The decision to fire DeCriscio may seem harsh, Kissinger said, but she noticed a pattern of uneven coverage of the issue from the beginning, and she said DeCriscio demonstrated that she could not report on campus preachers with objectivity.

“[The DePauw] knew this was an important story to get right and report on impressively, to ask tough questions of the police, the administration, the Evangelists, the students,” Kissinger said. “It became very clear, very soon that Nicole wasn’t up to the task of gathering the diversity of opinions.”

She said Nicole focused most of her attention on the preachers, and went out of her way to make a “public spectacle” by breaking the barricade to provide them refreshments instead of reporting on their third visit to school objectively.

“By virtue of Nicole writing an essay calling for the campus to embrace the message of these people, it was deemed quite offensive,” Kissinger said.

She said the messages of the campus Evangelists were not gentle, but rather inciteful, even going so far to taunt students about mixed-raced relations in the midst of racial tensions on campus.

“[The DePauw staff members] have to be sensitive to the newspaper’s reputation of fairness, balance and honesty for people to look to for reporters to ask tough questions,” Kissinger said. “We no longer felt Nicole was able to do this for this story.”

While DeCriscio argues the story on The Campus Ministry USA was over when she wrote her article, Nichols-Pethick said it was still ongoing.

“The story wasn’t over,” he said. “There was no way to know that the campus ministries would not return to campus and continue their attempt at engaging the students and staff.”

He added that the university is also working with an independent review committee that has yet to deliver their final report on the incidents. He said that the report and its aftermath will be reported by The DePauw.

Nichols-Pethick said if DeCriscio would have written her essay for The DePauw and removed herself from any further reporting on, or oversight of, the story, it would have provided the kind of transparency that a code of ethics would require of a reporter and editor-in-chief.

Andrew Seaman, SPJ’s ethics chair, said in Koretzky’s blog post that the individuals on The DePauw publications board who fired DeCriscio overreacted and took “draconian” action. Giving protesters sandwiches and drinks, he said, wouldn’t interfere with DeCriscio’s ability to do a good job as editor.

Seaman said later that after emailing with Kissinger, he has a nagging feeling that this was a situation that “unnecessarily spiraled into a hullabaloo.”

“My stance is that student journalists are at school to learn and make mistakes so they don’t repeat those offenses in their professional lives,” he said.

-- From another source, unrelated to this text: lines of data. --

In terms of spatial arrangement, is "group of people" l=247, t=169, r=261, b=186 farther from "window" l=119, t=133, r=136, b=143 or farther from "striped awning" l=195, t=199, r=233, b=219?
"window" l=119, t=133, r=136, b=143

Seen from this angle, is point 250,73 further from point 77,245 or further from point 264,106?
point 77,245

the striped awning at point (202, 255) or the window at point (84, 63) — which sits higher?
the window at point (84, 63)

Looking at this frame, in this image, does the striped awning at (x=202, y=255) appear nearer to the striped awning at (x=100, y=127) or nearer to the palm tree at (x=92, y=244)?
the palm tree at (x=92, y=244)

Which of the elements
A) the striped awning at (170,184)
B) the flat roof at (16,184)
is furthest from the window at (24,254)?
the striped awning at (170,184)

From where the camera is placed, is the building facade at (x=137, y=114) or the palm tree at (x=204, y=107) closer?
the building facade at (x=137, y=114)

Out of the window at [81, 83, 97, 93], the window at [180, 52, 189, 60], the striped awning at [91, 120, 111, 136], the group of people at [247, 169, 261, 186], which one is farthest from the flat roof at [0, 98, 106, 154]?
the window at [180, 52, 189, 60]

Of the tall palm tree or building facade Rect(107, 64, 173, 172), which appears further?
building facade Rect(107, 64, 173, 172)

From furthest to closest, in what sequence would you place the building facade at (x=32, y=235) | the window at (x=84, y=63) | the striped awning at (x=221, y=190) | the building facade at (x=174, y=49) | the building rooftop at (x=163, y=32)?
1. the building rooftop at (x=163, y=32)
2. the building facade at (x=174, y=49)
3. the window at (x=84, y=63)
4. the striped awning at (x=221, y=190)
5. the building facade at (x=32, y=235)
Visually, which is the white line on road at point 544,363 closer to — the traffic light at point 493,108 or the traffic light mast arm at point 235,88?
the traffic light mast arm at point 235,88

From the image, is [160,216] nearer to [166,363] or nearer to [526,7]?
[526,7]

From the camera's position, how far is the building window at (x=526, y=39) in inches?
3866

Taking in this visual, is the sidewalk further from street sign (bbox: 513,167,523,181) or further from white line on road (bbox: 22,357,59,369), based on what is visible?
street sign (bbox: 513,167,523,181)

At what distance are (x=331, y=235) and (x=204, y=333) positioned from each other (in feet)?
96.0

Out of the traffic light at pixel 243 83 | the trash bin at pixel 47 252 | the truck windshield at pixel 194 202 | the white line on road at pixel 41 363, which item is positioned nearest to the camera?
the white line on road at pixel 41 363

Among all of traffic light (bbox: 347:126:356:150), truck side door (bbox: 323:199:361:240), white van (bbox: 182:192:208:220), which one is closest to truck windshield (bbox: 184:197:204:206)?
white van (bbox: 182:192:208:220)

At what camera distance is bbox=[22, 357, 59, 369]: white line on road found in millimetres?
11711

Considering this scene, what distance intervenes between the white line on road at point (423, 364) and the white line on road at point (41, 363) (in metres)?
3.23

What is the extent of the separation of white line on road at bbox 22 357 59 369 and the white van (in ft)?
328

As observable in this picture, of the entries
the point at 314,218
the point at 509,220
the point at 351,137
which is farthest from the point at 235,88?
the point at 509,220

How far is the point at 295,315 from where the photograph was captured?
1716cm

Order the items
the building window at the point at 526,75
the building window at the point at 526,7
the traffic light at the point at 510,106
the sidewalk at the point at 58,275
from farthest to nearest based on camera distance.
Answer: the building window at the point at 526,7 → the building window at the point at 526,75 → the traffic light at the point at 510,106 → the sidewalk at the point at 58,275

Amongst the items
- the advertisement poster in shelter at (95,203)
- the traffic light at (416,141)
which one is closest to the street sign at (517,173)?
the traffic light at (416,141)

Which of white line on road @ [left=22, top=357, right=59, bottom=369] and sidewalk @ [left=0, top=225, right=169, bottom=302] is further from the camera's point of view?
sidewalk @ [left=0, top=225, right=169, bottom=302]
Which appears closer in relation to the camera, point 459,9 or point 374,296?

In the end, DeCriscio said she is disappointed that The DePauw staff and publications board didn’t use her mistake as a “teaching moment.” She said student media is the kind of place where it is typically okay to make mistakes, as long as they are not extreme, like plagiarism.

Still, Nichols-Pethick said the newspaper’s advisers, including Kissinger, worked with DeCriscio on her reporting of the story every step of the way.

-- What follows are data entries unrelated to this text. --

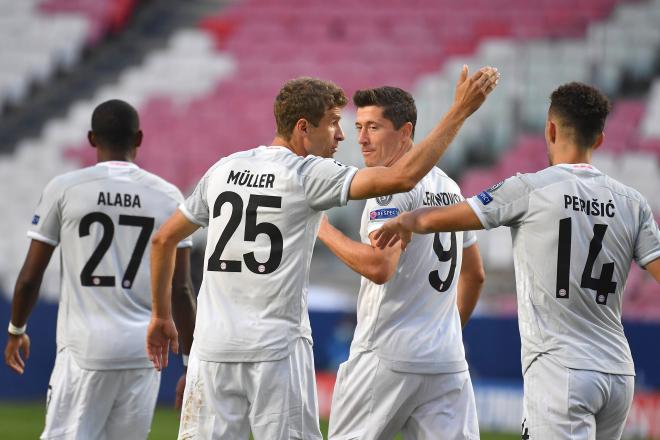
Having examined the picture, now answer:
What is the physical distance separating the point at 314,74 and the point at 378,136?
13201 millimetres

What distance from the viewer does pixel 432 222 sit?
4.93m

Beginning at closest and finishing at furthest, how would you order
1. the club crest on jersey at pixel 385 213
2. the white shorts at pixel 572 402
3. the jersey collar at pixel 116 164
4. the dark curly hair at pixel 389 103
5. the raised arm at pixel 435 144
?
1. the raised arm at pixel 435 144
2. the white shorts at pixel 572 402
3. the club crest on jersey at pixel 385 213
4. the dark curly hair at pixel 389 103
5. the jersey collar at pixel 116 164

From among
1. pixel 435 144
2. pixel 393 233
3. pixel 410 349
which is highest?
pixel 435 144

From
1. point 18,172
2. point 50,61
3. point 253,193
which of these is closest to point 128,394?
point 253,193

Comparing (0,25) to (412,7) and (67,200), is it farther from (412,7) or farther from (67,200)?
(67,200)

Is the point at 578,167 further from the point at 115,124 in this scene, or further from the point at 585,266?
the point at 115,124

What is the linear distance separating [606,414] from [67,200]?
3.00 metres

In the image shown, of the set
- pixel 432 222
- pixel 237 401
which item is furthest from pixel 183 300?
pixel 432 222

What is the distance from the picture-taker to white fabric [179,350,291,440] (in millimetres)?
5000

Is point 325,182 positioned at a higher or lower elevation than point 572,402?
higher

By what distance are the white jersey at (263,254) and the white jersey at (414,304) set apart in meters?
0.62

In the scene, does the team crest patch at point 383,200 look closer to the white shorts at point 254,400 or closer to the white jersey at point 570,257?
the white jersey at point 570,257

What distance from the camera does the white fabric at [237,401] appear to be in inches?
197

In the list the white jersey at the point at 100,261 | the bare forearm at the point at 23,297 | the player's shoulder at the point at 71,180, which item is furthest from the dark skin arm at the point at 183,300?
the bare forearm at the point at 23,297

“The fact that she was ultimately suspended over this particular issue does not mean that she wasn’t mentored and guided carefully over a long period of time about this issue and others,” he said.

Kissinger said she gave DeCriscio substantial counseling, advising and “hand-holding,” but felt that DeCriscio wasn’t fit to manage the newspaper anymore. She said DeCriscio could reapply for her position next semester, but DeCriscio is graduating.

Now DeCriscio will head to New York in March to share her story with journalists from across the nation.

“Even if I present at [the College Media convention] and people think I made a mistake and got what I deserved, there is a benefit to having a conversation about it,” she said. “One of the most amazing things about the journalism world is that everyone is okay with talking about mistakes and moving on.”